--- Passage to read ---
# # # #

Meditation helps students find their centers

Freshman+Laura+Trainor+participates+in+a+meditation+in+Muller+Chapel.
Kristen Harrison/The Ithacan
Freshman Laura Trainor participates in a meditation in Muller Chapel.

On Mondays, Wednesdays and Fridays at noon, Muller Chapel hosts a temporary escape for the Ithaca College community.

Both students and faculty assemble in the chapel sanctuary equipped with their meditation pillows. Many sit cross-legged, others kneel and some lie down. Sometimes the sessions are silent, while other times an instructor provides guided meditations with helpful instructions for beginners. These instructions guide breathing, body or mind relaxation, and mindfulness of thought. The sessions are led by Mary Ann Erickson, associate professor in the Department of Gerontology, Julia Lapp, associate professor in the Department of Health Promotion and Physical Education, and Kathryn Caldwell, assistant professor in the Department of Psychology.

Erickson, Lapp and Caldwell began hosting these meditation sessions Fall 2017. Lapp and Caldwell had been doing mindfulness work in their classes after they attended the The Association for Contemplative Mind in Higher Education (ACMHE) national conference, where they got the idea to cross pedagogy with meditation.

“We went to the conference, we were really fueled by it and we wanted to do more,” Caldwell said. “Julia and I knew that Mary Ann had been doing contemplation in the classroom, so we reached out to her, and the three of us started this study group.”

# # # #

--- Given instruction A ---
Answer these questions from the meditation article:
(i) On which days and at what time does Muller Chapel hold the sessions?
(ii) When did Erickson, Lapp and Caldwell begin hosting them?
(iii) In which department does Kathryn Caldwell teach?
--- Given instruction B ---
According to the meditation article, why did Lapp and Caldwell contact Mary Ann Erickson? Answer in one to three sentences.
--- Given instruction C ---
Write the next paragraph of the article on the chapel meditation sessions, starting after Caldwell's quote.

--- Collected data ---
# # # #

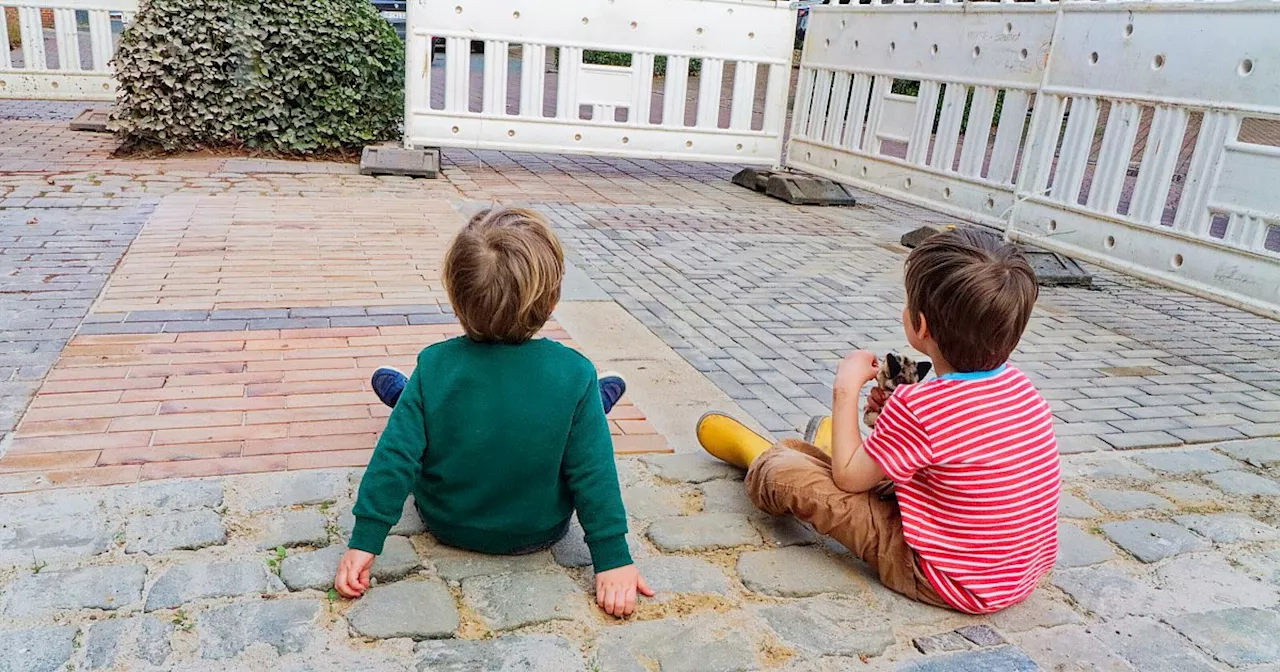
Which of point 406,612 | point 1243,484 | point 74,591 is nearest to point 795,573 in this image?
point 406,612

# # # #

--- Expected answer A ---
(i) Mondays, Wednesdays and Fridays at noon.
(ii) Fall 2017.
(iii) The Department of Psychology.

--- Expected answer B ---
They knew Erickson had been doing contemplation in the classroom. After the national conference left them wanting to do more, they reached out to her, and the three of them started a study group.

--- Expected answer C ---
Caldwell said she hopes that these meditation sessions can be a tool to bring the college community together through the shared values of achieving mindfulness and awareness.

The meditation sessions offered have no religious affiliation. Erickson said she hopes the use of the chapel for nondenominational meditation will expand the community it serves.

“When people think of the chapel, they associate it with religion. Hopefully, these meditation sessions can grow the use of the chapel,” Erickson said.

Erickson said she acknowledges that those who are new to meditation often stumble into it with the impression that it will always be easy and that a positive experience is more or less guaranteed. This is not always the case — meditation can be difficult.

“Meditation is not always as simple as ‘clearing your mind,’” Erickson said. “Meditation is also the process of observing your thoughts rise and fall, and those thoughts are not always pleasant. There are times when you may be restless or sleepy, which can make it difficult to stick with meditation.”

Erickson said she knows there are many barriers in meditation that beginners run into, like facing difficulty focusing and being alone with one’s thoughts. She said these difficulties make it vital for her to provide guidance and instruction.

“It can be difficult to begin meditation if you are alone, and providing a space to meditate with others can be helpful,” Erickson said.

Junior Melanie Sadoff regularly attends the chapel’s meditation sessions. She said many people face challenges when attempting mindfulness meditation.

“People are put off by it — just being you alone with your thoughts,” Sadoff said. “For me, at least, spending a lot of time alone can be draining. I think for a lot of people, it can be difficult to start and overcome that initial barrier.”

Sadoff said that her parents exposed her to meditation at a young age and that meditation has become essential to her daily morning routine.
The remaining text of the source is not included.